Я открыл дверь, услышав долгий пронзительный звонок, и замер на пороге от удивления.
Передо мной, сияющая и счастливая, стояла Марина. Поначалу я и слова не мог из себя выдавить. Неужели это действительно она? Нет, ущипните меня кто-нибудь – я сплю или брежу? Но, кажется, так оно и есть: передо мной Марина. Вот её светло-каштановые волосы, запоминающаяся обаятельная улыбка, несравнимый разрез глаз, от которого многие теряют голову.
– Марина, – наконец выдавил я из себя, – скажи мне, что это не ты, что это мираж. Не хочу даже прикасаться к тебе.
– Зря, – продолжая улыбаться, кокетливо ответила Марина. – Ты можешь меня даже поцеловать и, как раньше, пожать руку.
Марина протянула хрупкую ладонь, которую я, как болван, лихорадочно затряс, растерявшись.
– Ну, – взяла она на себя смелость, – ты так и будешь держать меня на пороге?
– Ой, что ты, что ты, заходи. Конечно же!
Я впустил её в прихожую, а сам побежал скорее скатывать свою холостяцкую постель. Сегодня я как никогда встал позднее обычного.
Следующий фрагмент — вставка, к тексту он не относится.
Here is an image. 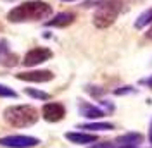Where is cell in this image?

Вернее, Марина меня разбудила.
Я извинился за беспорядок и открыл форточку, чтобы выпустить чад длинной угарной ночи: почти до самого утра мы с друзьями расписывали преферанс и дули пиво.
Марина прошла в гостиную, снисходительным взглядом окинула батарею скучившихся под журнальным столиком пивных бутылок и слегка улыбнулась:
– Ты все такой же, Серегин.
Я развел руками, но она уже переключилась на книжный шкаф. Коснулась пальцем одной из книг, провела по корешкам до последней в ряду книги и остановилась у статуэтки Ники Самофракийской, скромно приютившейся на полке.
– Ты убрал мою фотографию, – произнесла она задумчиво.
В самом деле, когда-то её фото заслоняло Нику.
Я опустил голову:
– Начистоту?
Она посмотрела на меня. Я на неё. И не отвел взгляда.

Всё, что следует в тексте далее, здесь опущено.